45 graus. O nome de Deus é Redentor. Da janela, porém, só se vê braços abertos. Lá não dá para chegar sequer para fazer uma prece. É só para turista tirar fotos. Subir mais um morro? Não. Aqui embaixo já tem morro demais, se bem que muito diferente do Corcovado, onde a gente sobe de trenzinho e escada rolante.
Lá está ela, como todos os dias, chegando do trabalho pesado de levantar às 5 da manhã e passar o dia inteiro fora vendendo balas e doces na Central do Brasil. Dizem que toda mãe se parece com a virgem Maria, mas esta é o próprio Cristo crucificado. Duvidam? Peçam para apalpar-lhe as mãos e os pés. Verão as marcas dos pregos, verdadeiras crostas de calos. Só não falem nada de Deus, porque ele parece ter abandonado essa gente cuja voz não cansa de clamar “Eli, Eli, lama sabactani”.
De pele negra, esta mãe conhece bem o seu caminho até o Calvário. Ao chegar à favela, é preciso verificar se os traficantes não estão trocando tiros com a polícia, porque na semana passada, ela visitara uma amiga em coma, vítima de uma bala perdida. As chibatadas dos soldados romanos nem chegavam perto de um tiro de fuzil. Esse é para matar. Se pegar, já era. Fim de semana o caveirão costuma subir o morro com vários fuzis. É um carro-forte blindado da polícia que vai atirando para todos os lados. Inteligência burra. Vez ou outra se vê crianças sendo mortas por esta barbárie. Aquele coração materno sabe bem o que é perder um filho. Toda vez chora quando olha para a foto de Preto, seu primogênito que sonhava em ser advogado. Era sexta-feira quando foram buscá-lo, acusando-o de ter aberto o bico. É! A polícia descobriu uma boca de fumo que rendia muito dinheiro ao tráfico de drogas. Alguém fez questão de passar o mapa da localidade. Foram pedir desculpas para a mãe um dia desses, pois descobriram que apagaram o cara errado. “Pô tia, o Preto era igual ao X9 que nos ferrou!”, diziam os dois rapazes de cabelos pintados com água oxigenada. Ela, sem força alguma, quis gritar, mas não pôde. Não fora capaz nem de enterrar o filho, já que ele morrera queimado em meio a pneus.
À noite, na hora de dormir, ela lembra de dar um beijo em Gabriela, um anjo que veio do céu para consolá-la. Depois que seu marido morreu, também assassinado, só que dessa vez por causa de uma dívida, ela ficaria sozinha não fosse a barriga que estava crescendo já no início do segundo mês de gravidez. O aborto seria uma solução viável para uma jovem de 30 anos, mas ela não tinha dinheiro para isso. Nesse dia, ela havia ido a uma igreja a convite da vizinha que vivia dizendo: “você tá precisando de Deus pra te proteger”. Na favela não tem padre, como no Nordeste, sua terra natal.
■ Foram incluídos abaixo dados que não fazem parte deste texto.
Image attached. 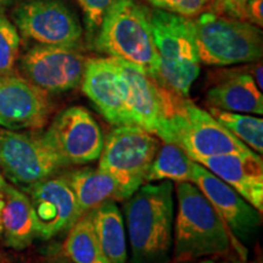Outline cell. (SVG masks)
Returning <instances> with one entry per match:
<instances>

Restou-lhe procurar “os crente”. Estes têm aos mil. Vivem querendo expulsar demônio do povo. Não têm medo dos traficantes, que de vez em quando até aparecem por lá para pedir oração ao pastor. Nada muda, mas ela se sentiu aliviada para enfrentar a dura realidade de uma vida cada vez mais difícil.
O dinheiro está em falta. 100 reais é o que tem da semana toda. Já contou e recontou as notas de um e as moedinhas, que guarda no cofrinho. Queria tanto colocar Gabriela na creche, mas vai ter de continuar deixando-a com a vizinha que cobra 20 reais por mês. As lágrimas caem em cima do mingau de fubá, única refeição que pode fazer com o que tem. Seu choro não apaga as marcas do seu sofrimento. Ela sabe que amanhã tudo começa novamente. Ser mãe, no seu caso, é subir o Gólgota com a cruz, e descer com o madeiro nas costas. A via dolorosa de lembrar sua condição materna será a mesma, ida e volta, todos os dias, não apenas no segundo domingo de maio.